Avi Pinsky, chief of staff of the Hesder Yeshiva Association, said in an interview with Channel 7 that the current fight over women serving in armored units is really about preserving the IDF as one army and keeping it within halakhic limits. He said the discussion followed a Knesset conference attended by lawmakers from four factions, rabbis, yeshiva heads, pre-military academy leaders and other organizations, where the message was, “Do not divide the IDF and do not force a religious soldier to do things against halakha.”

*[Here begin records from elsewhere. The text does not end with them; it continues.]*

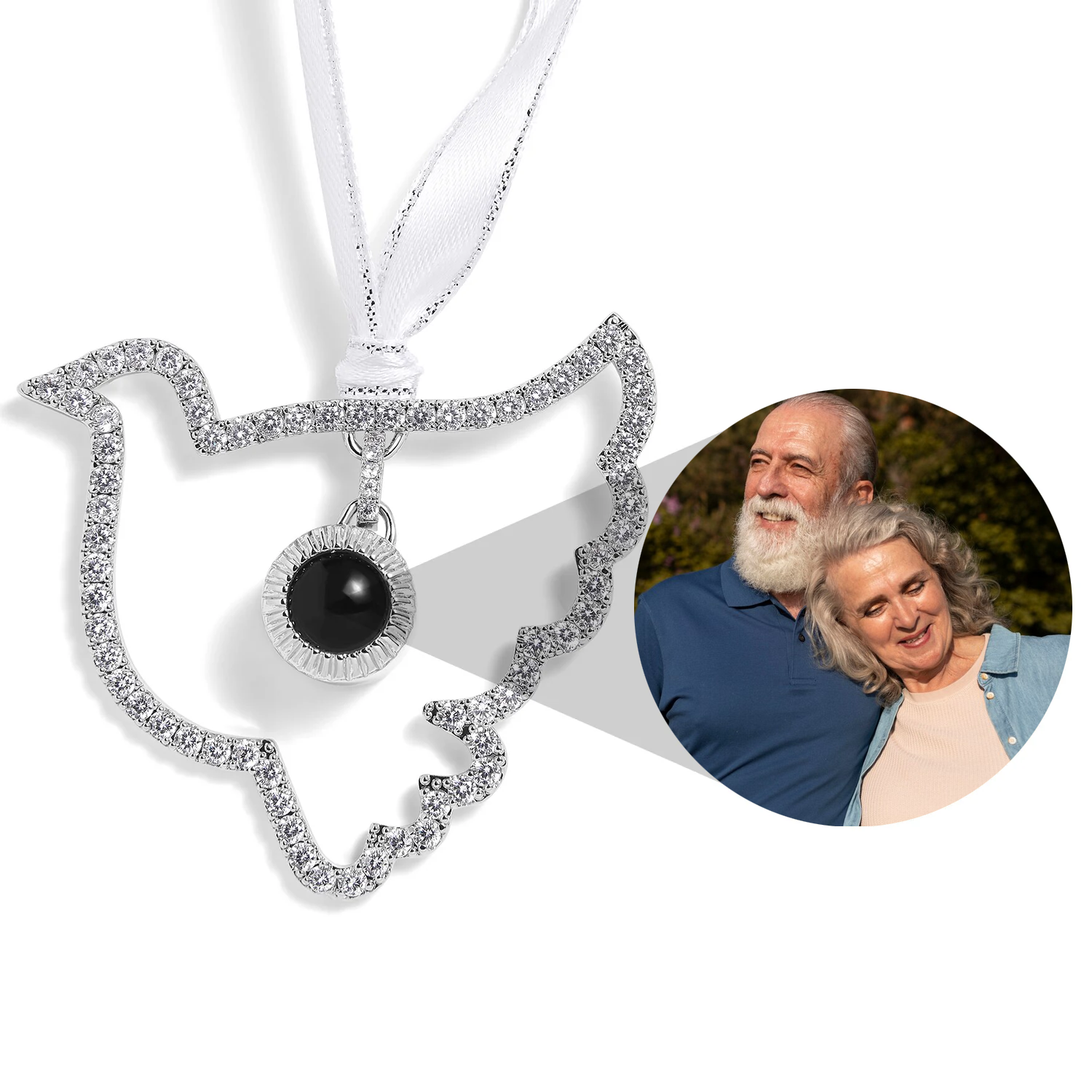 Angel Custom Projection Car Hanging Ornament Personalised Photo Rear View Mirror Pendant Memorial Keepsake Decoration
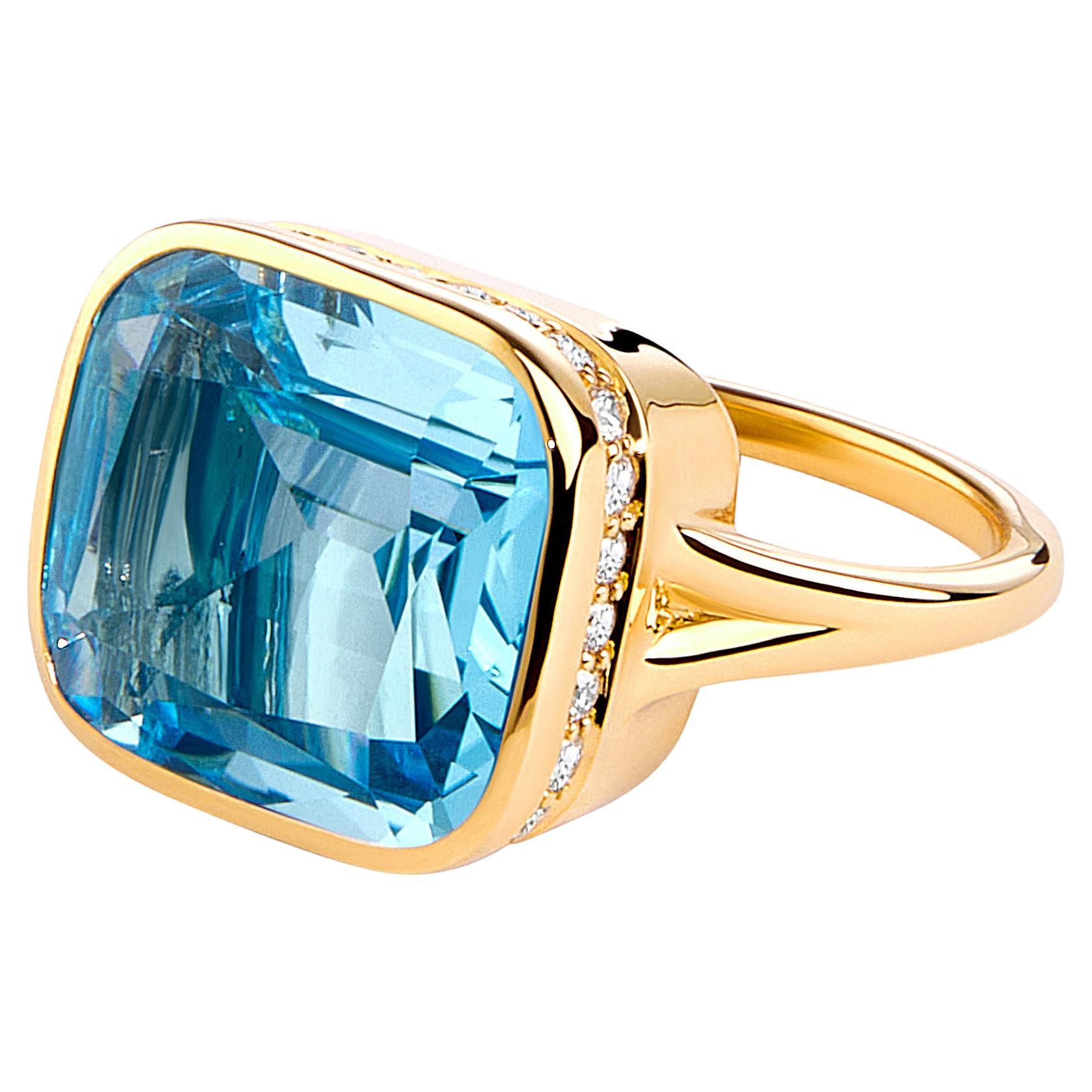 Syna Gelbgold Blauer Topas-Ring mit Diamanten im Angebot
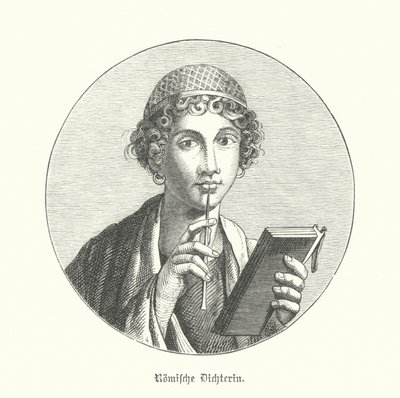 Romersk poetess (gravyr) av German School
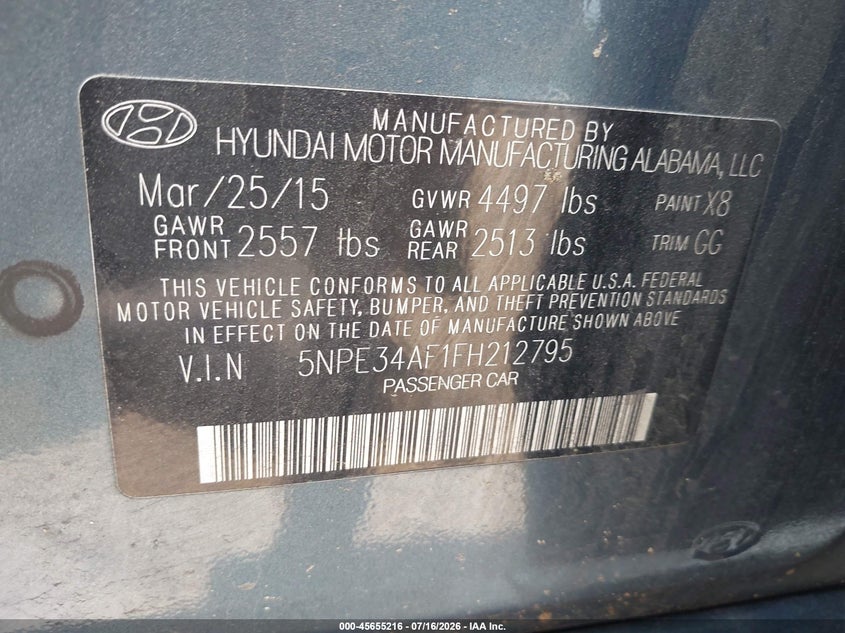 2015 Hyundai Sonata VIN 5NPE34AF1FH212795 IAAI salvage auction — NORMAL WEAR, Clear (New York), sold $1,825 on 2026-07-28 (photo 9)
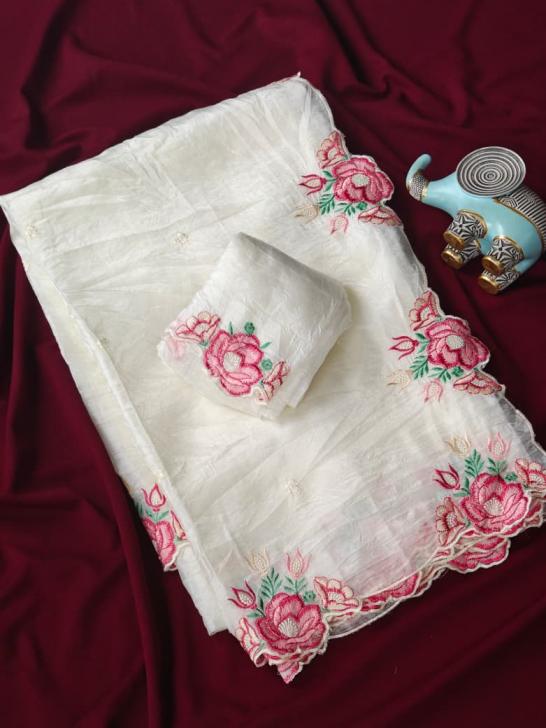 KHYATI CRUSH SILK EMBROIDERED AMAZIG SAREES 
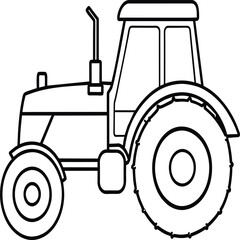 Tractor coloring pages. Vehicles line art.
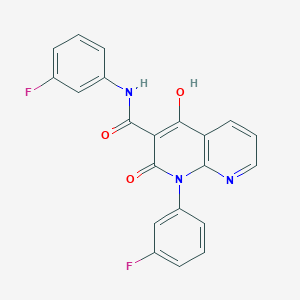 molecular formula C21H13F2N3O3 B11194573 N,1-bis(3-fluorophenyl)-4-hydroxy-2-oxo-1,2-dihydro-1,8-naphthyridine-3-carboxamide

Pinsky stressed repeated support for the prime minister, the government and the army, saying, “We are part of this, and thank you. The IDF is precious and important to us.” He said rabbis across religious-Zionist leadership are united on the issue and that the red line is halakha. In his view, a religious soldier cannot serve in a mixed combat framework, even if the problem appears only later in training or deployment.
He argued that the IDF’s modern structure makes separation impossible in practice. According to Pinsky, mixed service in maneuvering units would inevitably create contact between male soldiers and female combat soldiers, and the army has already tried and failed to solve the problem in artillery and combat intelligence. He also rejected a separate brigade as a solution, calling it a division of the IDF, not a fix.
Pinsky said Hesder Yeshivot left some tracks in the past, including artillery, because there was no alternative. He also addressed medics and rear-area support troops, praising female medics for saving lives while saying field conditions can make all the rules impossible to enforce. He added that the association now employs two full-time rabbis to strengthen soldiers in non-combat roles.
Near the end, he dismissed talk of internal rifts in the association, saying the issue was only a misunderstanding and pointing to rabbis Tamar Grinberg, Tamir Granot, Pandel, Kalmanzon and Greiner sitting together at the same conference. He said the central demand remains: find a solution before the August draft, because, in his words, “We will fight for this” and will not allow others to separate them.